One man’s famine is another man’s feast, and Duke surely left that same game satiated. Quarterback Daniel Jones had what was likely the best performance of his career, as he tallied 413 total yards and four touchdowns. Even more impressive was the Blue Devil defense, which held Northwestern to a mere 181 total yards. Justin Jackson, who graduated in the spring as the tenth-leading rusher in Division I history, was held to just 18 yards on the ground, the lowest total of his illustrious career.

Despite Jackson’s departure, the Wildcats should maintain a strong rushing attack, led by sophomore Jeremy Larkin and four returning starters on the offensive line. Larkin saw an increased workload down the stretch, and averaged 65.6 rushing yards on 7.6 yards per attempt in Northwestern’s final five games.

“Larkin is a different kind of back [than Jackson],” Duke head coach David Cutcliffe said. “He’s really elusive, with really quick feet, [and he] scares you in that way, how he can make you miss.”

The Cincinnati, Ohio, native started off the 2018 season with a bang, with 143 rushing yards and two touchdowns in the Wildcats’ 31-27 triumph over Purdue. 

In the air, quarterbacks Clayton Thorson—who tore his right ACL last December—and T.J. Green split reps in the season opener. Thorson, Northwestern’s all-time leader in passing touchdowns, and Green are currently listed as co-starters for Saturday’s game.

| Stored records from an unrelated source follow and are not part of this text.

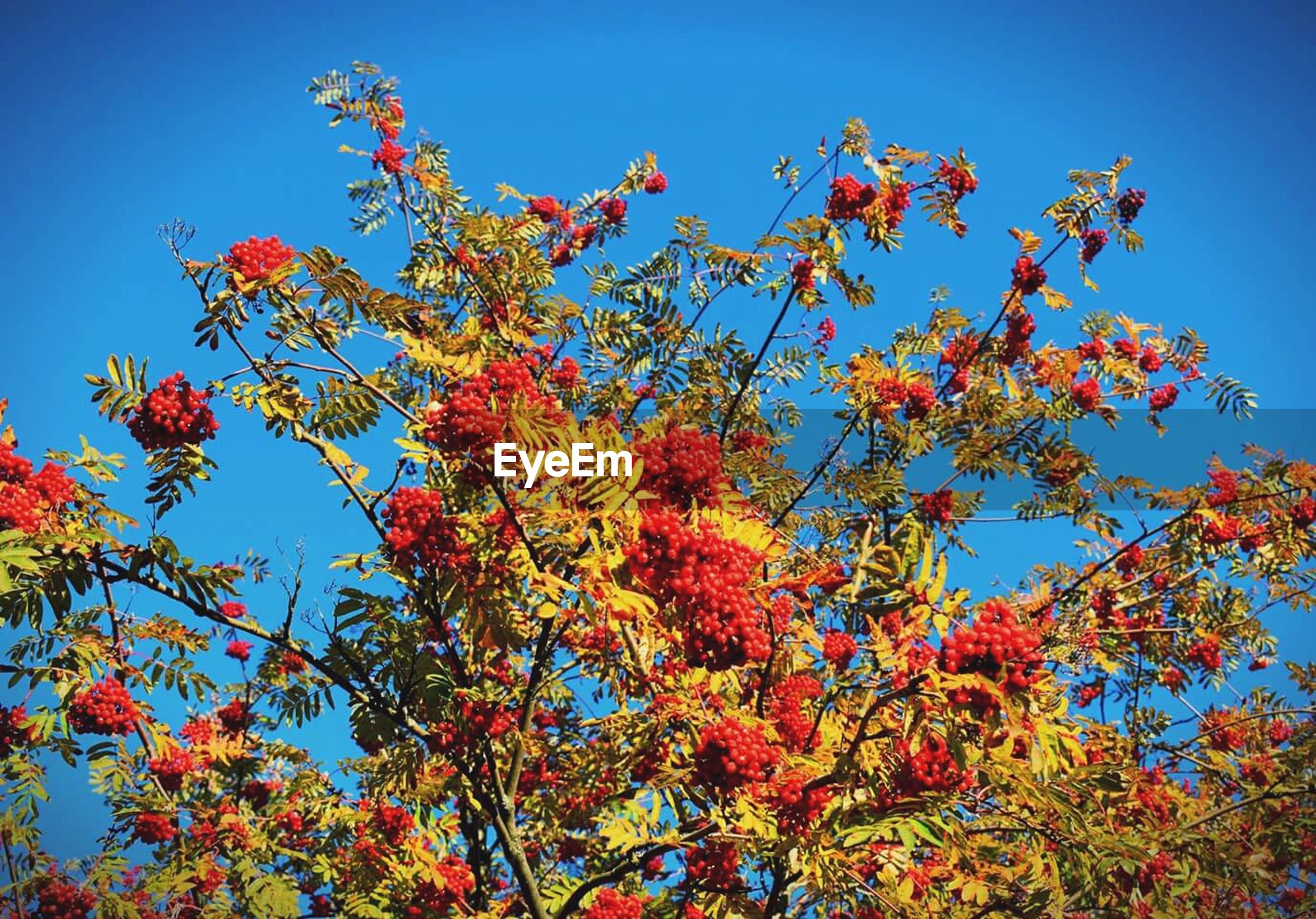low angle view, tree, branch, season, change, autumn, growth, blue, beauty in nature, clear sky, nature, orange color, day, scenics, high section, red, outdoors, tranquility, sky, no people, multi colored, green color, vibrant color, tranquil scene
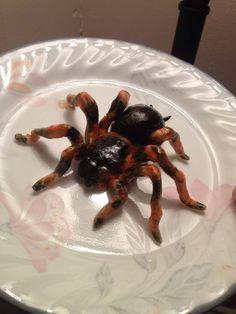 sugarpaste tarantula topper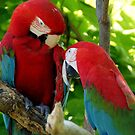 Red-and-green macaws at the zoo by agenttomcat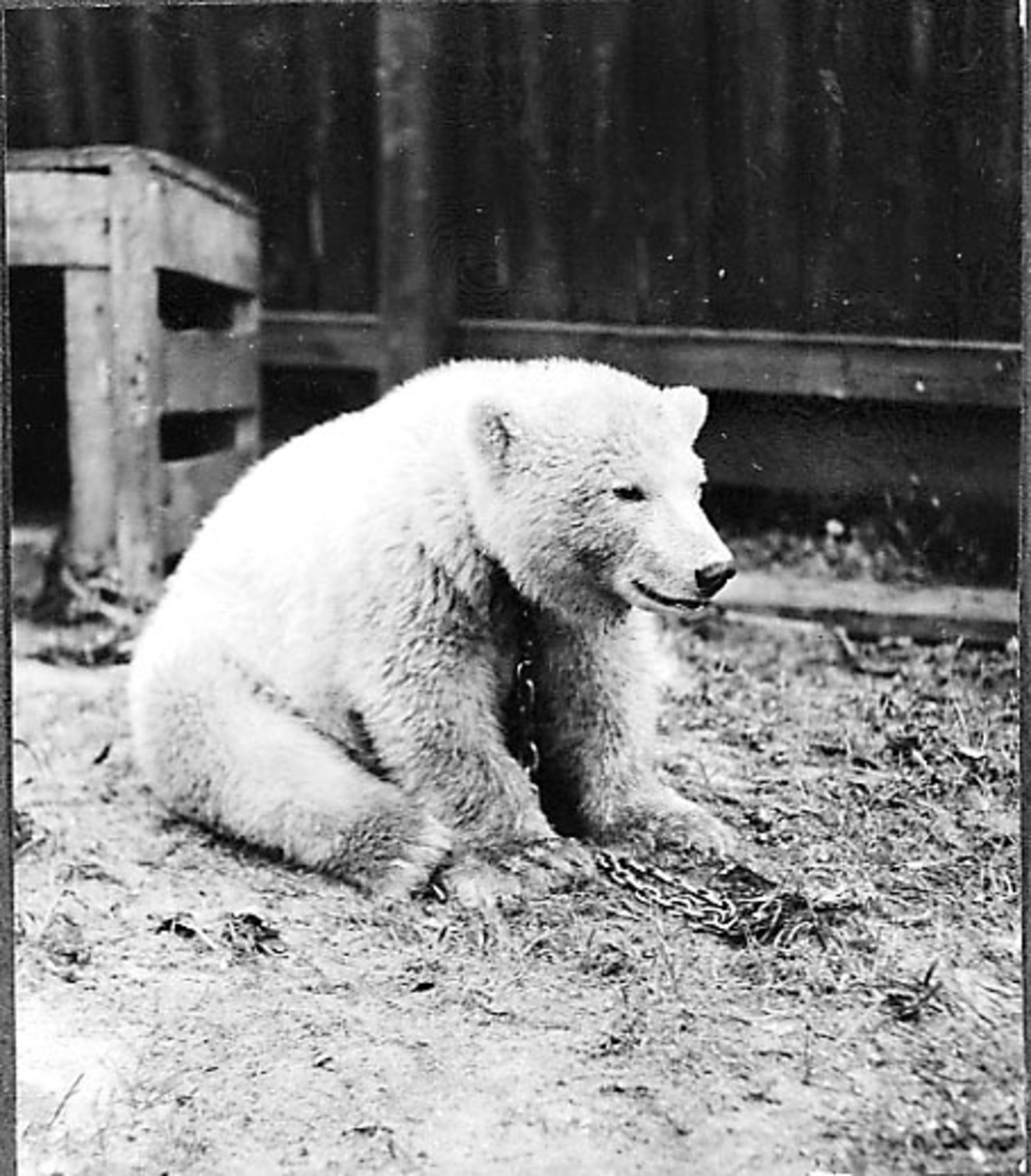1 levende bjørn sitter på bakken.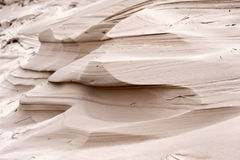 Αμμόλοφοι σε Amrum Στοκ εικόνα με δικαίωμα ελεύθερης χρήσης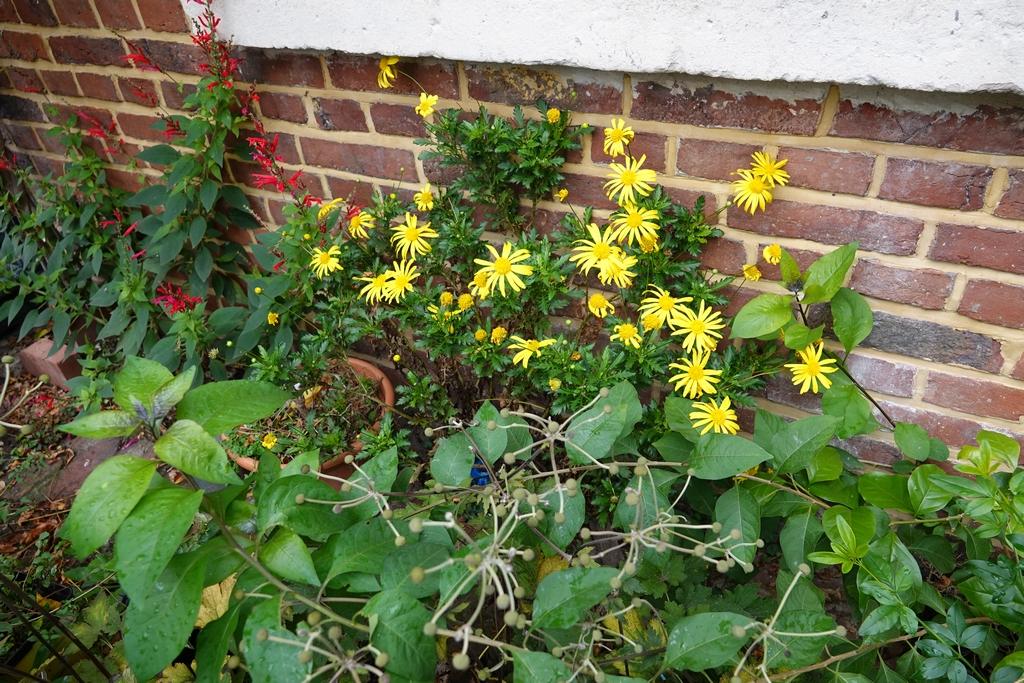 euryops chrysanthemoides  Dsc01717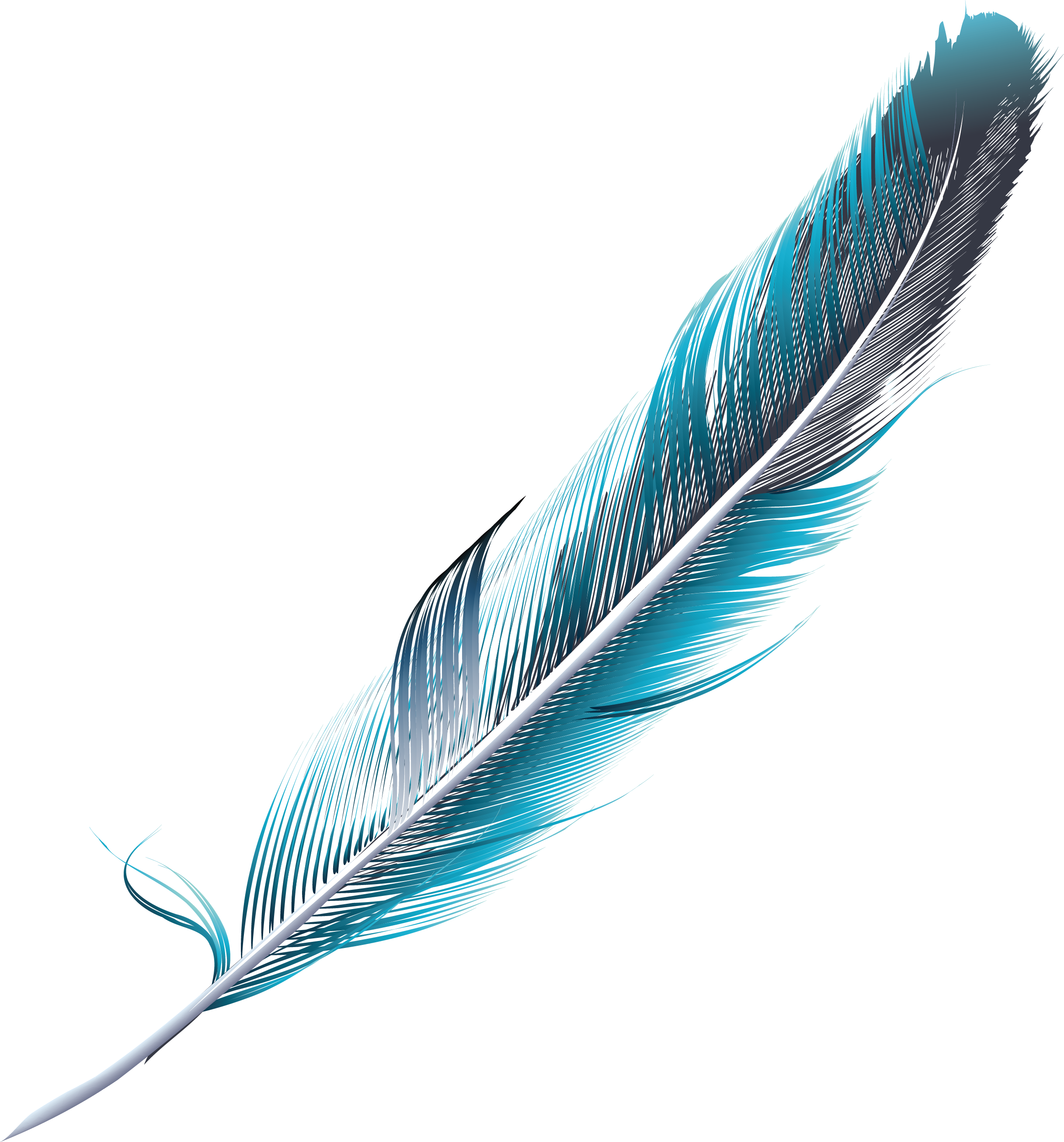 Blue feathers png. Feather green slender bluegreen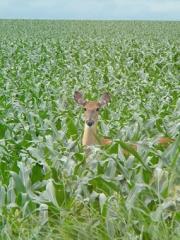 Deer-in-the-Field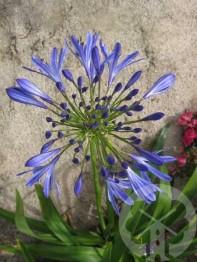 AGAPANTHUS africanus (bleu persistant)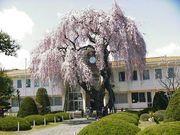長野県山形村立山形小学校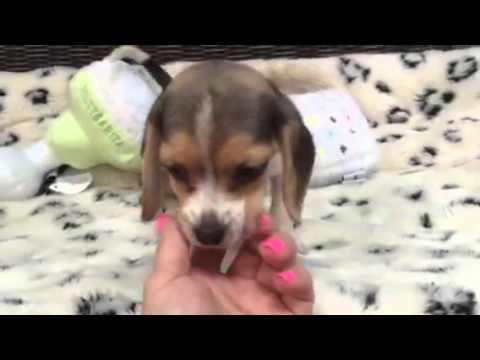 Absolutely Adorable, Pocket Beagle!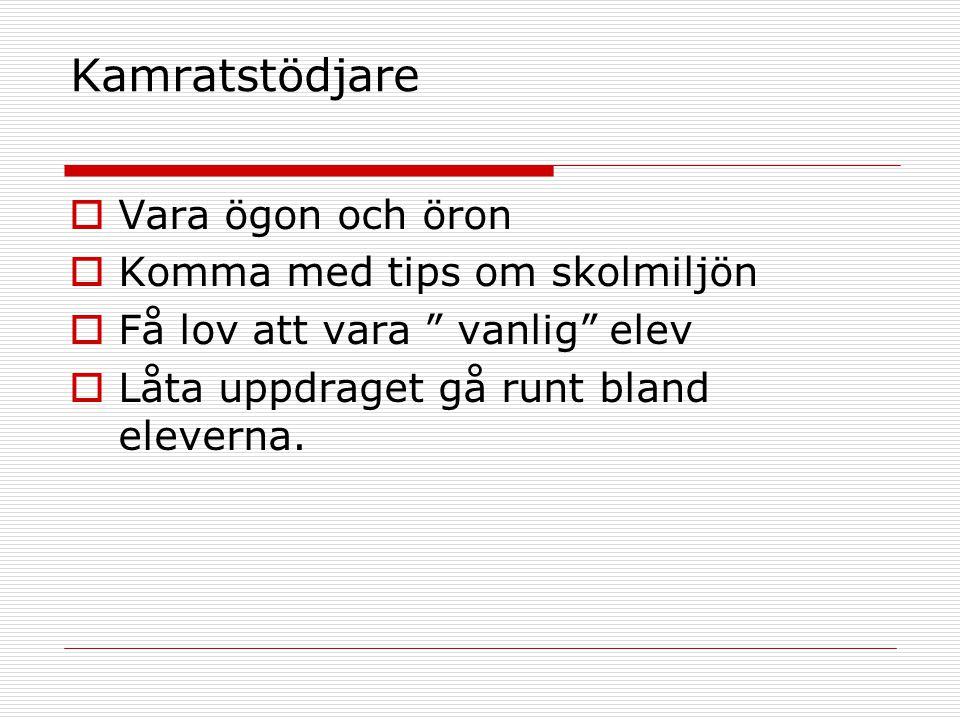Kamratstödjare  Vara ögon och öron  Komma med tips om skolmiljön  Få lov att vara vanlig elev  Låta uppdraget gå runt bland eleverna.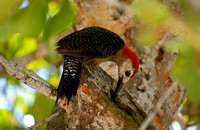 Jamaican Woodpecker 03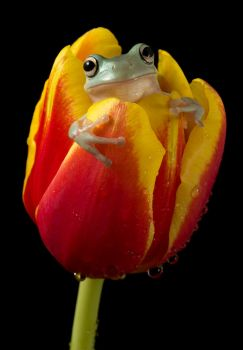 Whites tree frog on tulip by AngiWallace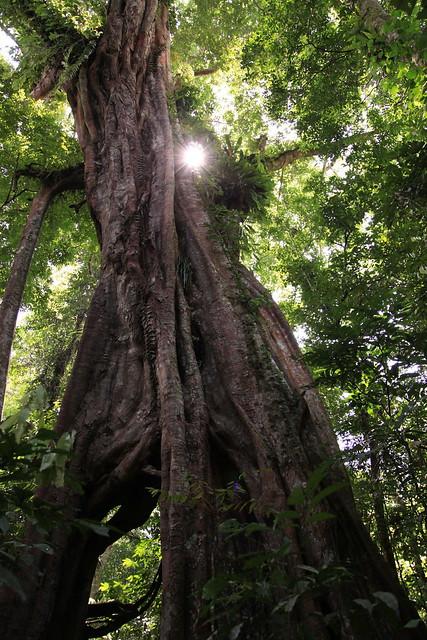 Large tree with sun behind, Gunung Leuser National Park, Sumatra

“[Northwestern] threw it a little bit more with Thorson for obvious reasons—he’s a veteran starter and a big, 6-foot-4 guy,” Cutcliffe said. “But don’t think for a second that Green can’t throw the football. We have to focus on pressuring the quarterback no matter who is back there in order to be successful.”

The Wildcats were undoubtedly stronger on the defensive side of the ball last year, and ranked 20th in the nation in points allowed per game. Six members of a strong starting front seven returned to campus this fall, including All-Big Ten defensive end Joe Gaziano, who led the team with nine sacks.

“They’re going to be faster, bigger and stronger than Army,” Cutcliffe said. “It’s going to come down technique, leverage, hands and quick feet. When you’re playing equally gifted players, you have to find your edge in different places.”

The two teams will take the field Saturday at noon in Evanston, Ill.